Channels
A channel is the core integration unit in Mirth Connect. It receives messages from a source connector, optionally filters and transforms them, and delivers them through one or more destination connectors.
Channel list
Section titled “Channel list”Go to Channels in the sidebar to see every channel defined on the server. Channels are grouped, with columns for status, data type, name, ID, local ID, description, revision delta, last deployed date, and last modified date.
Select a channel row to act on it. Create a new channel with the + button in the toolbar.

Channel editor
Section titled “Channel editor”Double-click a channel (or open it from the list) to enter the editor. The editor has four tabs:
Summary tab
Section titled “Summary tab”Set the channel’s name, description, data type (e.g. HL7 v2.x, DICOM, JSON, XML), and initial enabled/disabled state.
Source tab
Section titled “Source tab”Configure the source connector — the inbound endpoint that brings messages into the channel. Select a connector type (see below), then fill in the transport-specific settings such as host, port, encoding, and queue behavior.

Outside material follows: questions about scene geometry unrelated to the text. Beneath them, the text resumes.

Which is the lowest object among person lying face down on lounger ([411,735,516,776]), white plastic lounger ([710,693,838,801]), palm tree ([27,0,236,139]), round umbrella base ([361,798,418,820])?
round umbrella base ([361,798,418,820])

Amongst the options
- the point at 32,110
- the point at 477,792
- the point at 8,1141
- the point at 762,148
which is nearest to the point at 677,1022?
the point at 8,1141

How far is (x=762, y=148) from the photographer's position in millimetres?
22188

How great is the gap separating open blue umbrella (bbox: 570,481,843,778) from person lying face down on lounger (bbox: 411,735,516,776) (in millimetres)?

Source connector types include:
- Channel Reader
- TCP Listener (MLLP)
- HTTP Listener
- File Reader
- Database Reader
- DICOM Listener
- Gateway Listener (P2P tunnel — requires the Gateway Connector plugin)

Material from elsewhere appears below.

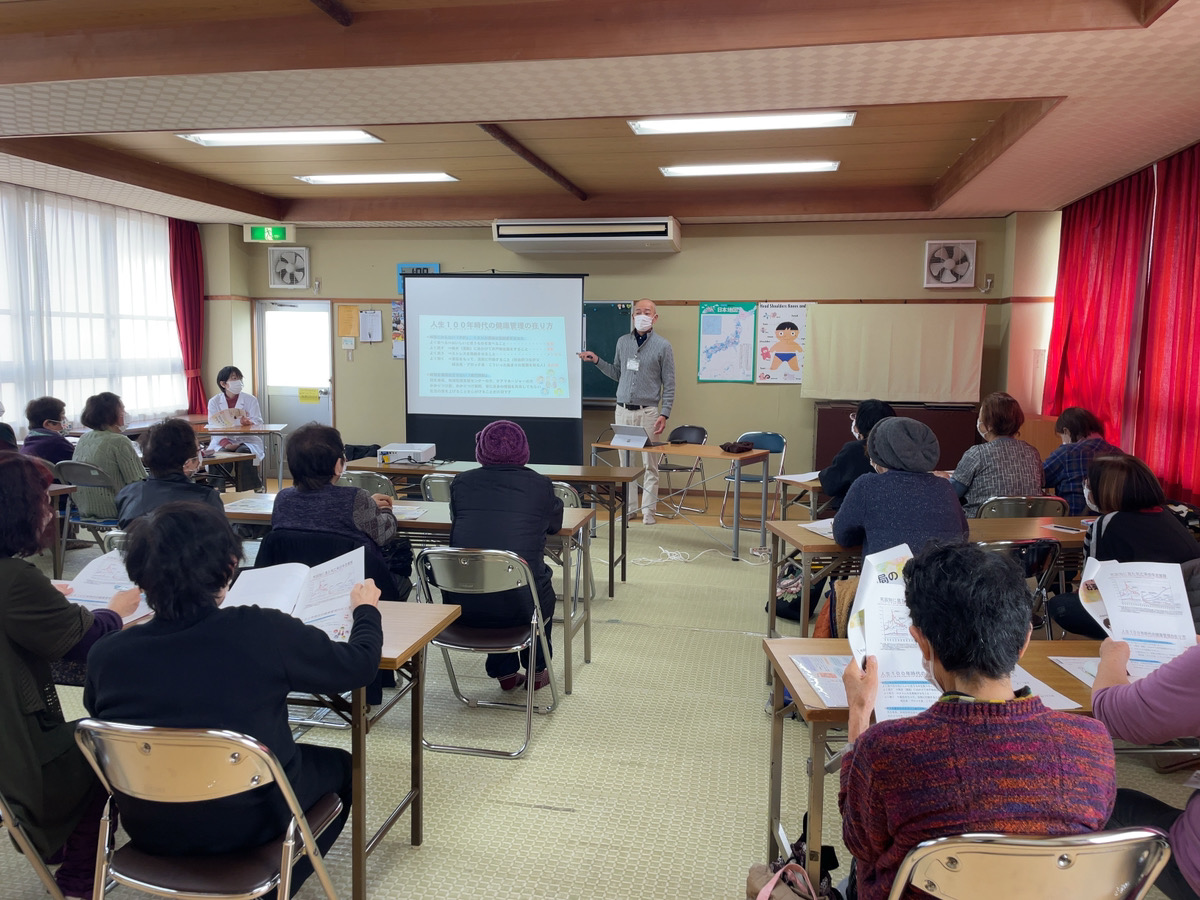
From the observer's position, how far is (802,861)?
1658 millimetres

- JMS, Web Service, JavaScript, and others
Each connector type has its own settings panel. Most include a Listening Settings section for host/port and a Message Settings section for data type and encoding.
Destinations tab
Section titled “Destinations tab”Configure one or more destination connectors — the outbound endpoints that deliver processed messages. Click Add to add a destination.
Destination connector types include:
- Channel Writer
- TCP Sender (MLLP)
- HTTP Sender
- File Writer
- Database Writer
- DICOM Sender
- Gateway Sender (P2P tunnel — requires the Gateway Connector plugin)
- SMTP, JMS, Web Service, JavaScript, Document Writer, and others
Each destination has its own Filter and Transformer that run after the channel-level transformations. See Filters & Transformers.
Scripts tab
Section titled “Scripts tab”Add optional JavaScript that runs at channel lifecycle points: Deploy, Undeploy, Preprocessor, and Postprocessor. The badge on the Scripts tab shows how many scripts are currently defined.
Deploying and undeploying
Section titled “Deploying and undeploying”After saving changes to a channel, deploy it so the server activates it. You can deploy from the channel editor or by right-clicking the channel in the list or on the Dashboard.
- Deploy — activates the channel with the current saved configuration.
- Undeploy — removes the channel from runtime without deleting it.
An undeployed channel does not appear in the Dashboard’s started/stopped counters.
Enabling and disabling
Section titled “Enabling and disabling”A channel can be enabled (will start on deploy) or disabled (will not start on deploy). Toggle this in the Summary tab. Disabling a channel does not stop it if it is already running.
Importing and exporting
Section titled “Importing and exporting”Use the sidebar actions to import a channel from a .xml file or export the selected channel. Export operates on one channel at a time and downloads a plain channel XML file. To export code template libraries, use the Export All Libraries task in the Code Templates section instead.
You can assign color-coded tags to channels to help organize large deployments. Tags appear on the Dashboard and the channel list. Manage available tags in Settings → Tags.